- Goals
a – In the DIP benchmark text, how many stages make up the full benchmark?
b – Reproduce a passage of the DIP benchmark text word for word. Begin at the words "Series Overview" and stop after the words "OLake → Iceberg Part 2 (upcoming)".

- Extracted text
+++++
DIP Platform TPC-DS Benchmark — Part 1. Batch ELT & Query Performance

Can a data platform prove its performance before you commit? We put DIP through the TPC-DS SF-100 standard benchmark. From batch ELT throughput to analytical query response times and concurrency limits—here are the numbers that speak for themselves.

DIP Platform TPC-DS Benchmark — Part 1. Batch ELT & Query Performance

Table of Contents


Series Overview

This is a series that quantitatively validates the data processing capabilities of the DIP platform using the TPC-DS standard benchmark. The full benchmark is conducted in four stages, and this post covers the results of ① Batch ELT and ② Query Performance.

# Test Area DIP Components Blog
Batch ELT — Bulk data ingestion throughput Spark → Iceberg → StarRocks This post
Query — Analytical query response time · Concurrency StarRocks (Iceberg External Catalog) This post
Kafka CDC — Real-time change data capture Kafka Connect → Iceberg Part 2 (upcoming)
OLake CDC — Lightweight CDC pipeline OLake → Iceberg Part 2 (upcoming)

Part 2 will compare Kafka CDC and OLake CDC in terms of initial load speed, real-time latency, and operational convenience.
+++++
- Data
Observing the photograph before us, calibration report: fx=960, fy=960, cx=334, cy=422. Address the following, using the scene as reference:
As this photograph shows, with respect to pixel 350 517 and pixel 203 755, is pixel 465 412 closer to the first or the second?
+++++
- Problem solutions
a – Four stages.

b –
Series Overview

This is a series that quantitatively validates the data processing capabilities of the DIP platform using the TPC-DS standard benchmark. The full benchmark is conducted in four stages, and this post covers the results of ① Batch ELT and ② Query Performance.

# Test Area DIP Components Blog
Batch ELT — Bulk data ingestion throughput Spark → Iceberg → StarRocks This post
Query — Analytical query response time · Concurrency StarRocks (Iceberg External Catalog) This post
Kafka CDC — Real-time change data capture Kafka Connect → Iceberg Part 2 (upcoming)
OLake CDC — Lightweight CDC pipeline OLake → Iceberg Part 2 (upcoming)